▶ **Objetivo da tarefa**
Responda, por favor, com base no texto:
(a) De quem veio a mensagem recebida por quem escreve o texto?
(b) O que a prefeitura da cidade preferiu fazer com os manifestos enviados?
(c) Para onde foi levado o cargo/função da Zetti?

====== Texto ======

Recebi do caricaturista Camilo Riani mensagem pela qual o artista posiciona claramente sua opinião sobre a história do afastamento da competente Zetti de suas atividades frente ao Salão Internacional de Humor de Piracicaba.
Eu já havia decidido dar por encerrado o assunto por aqui, já que a prefeitura da cidade preferiu ignorar todos os manifestos enviados, mas me vi obrigado a voltar ao tema após esta mensagem.
O e-mail do Riani diz o seguinte:
Caros colegas de traço:
Alguns momentos exigem uma pitada de reflexão, regada a uma boa dose de observação e muita sinceridade. Ultimamente, o nome de um dos maiores espaços do humor gráfico mundial tem surgido em inúmeras manifestações: o Salão Internacional de Piracicaba.
Divergências sobre a forma e a condução de mudanças internas no Centro Nacional de Documentação, Pesquisa e Divulgação do Humor (como a do cargo/função da Zetti para outro setor da secretaria de Ação Cultural) geraram diversas discussões. Cada parte defendendo seus motivos e visões, fato esperado em um cenário que envolva tanta história, bastidores e emoção. Entre traços e pinceladas sutis (talvez nem tanto), uma questão acabou pairando no ar: a classe dos cartunistas deveria, nesse contexto, dar as costas e esvaziar o Salão?
A resposta surge de outra interrogação: a quem se pretende atingir? Se a ideia for o próprio projeto do Salão Internacional de Humor de Piracicaba, então o caminho está definido: que se vá em frente e que rolem as pedras! Como não faz muito sentido acreditar que este seja o real objetivo de profissionais do segmento artístico e cultural, só nos resta olhar com serenidade para certas questões fundamentais.
Primeiramente, todo e qualquer artista tem o direto de agir de acordo com sua convicção pessoal, suas ponderações e responsabilidade por suas escolhas. Diferente disso é imaginar o enfraquecimento do Salão de Piracicaba a partir de uma onda coletiva, em um país com histórica fragilidade de políticas públicas para a cultura e evidente escassez de espaços para grandes e novos talentos. Como imaginar na berlinda um dos raros projetos culturais brasileiros com tal reconhecimento, como se o Salão fosse uma espécie de conquista vitalícia, sem necessidade de atenção constante e fortalecimento contínuo por parte dos cartunistas, sociedade e entidades? Como admitir que se instale um desnecessário clima de desconforto (ou até mesmo desconfiança) entre os próprios artistas, colegas, como se a participação fosse algo questionável?

====== Dados exibidos ======

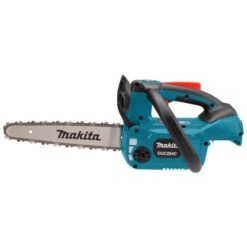 Makita DUC254CZ 18 V Tophandle Kettingzaag 25 Cm -Makita Verkoop DUC254CZ C7C0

======

▶ **Solução**
(a) Do caricaturista Camilo Riani.
(b) Preferiu ignorar todos eles.
(c) Para outro setor da secretaria de Ação Cultural.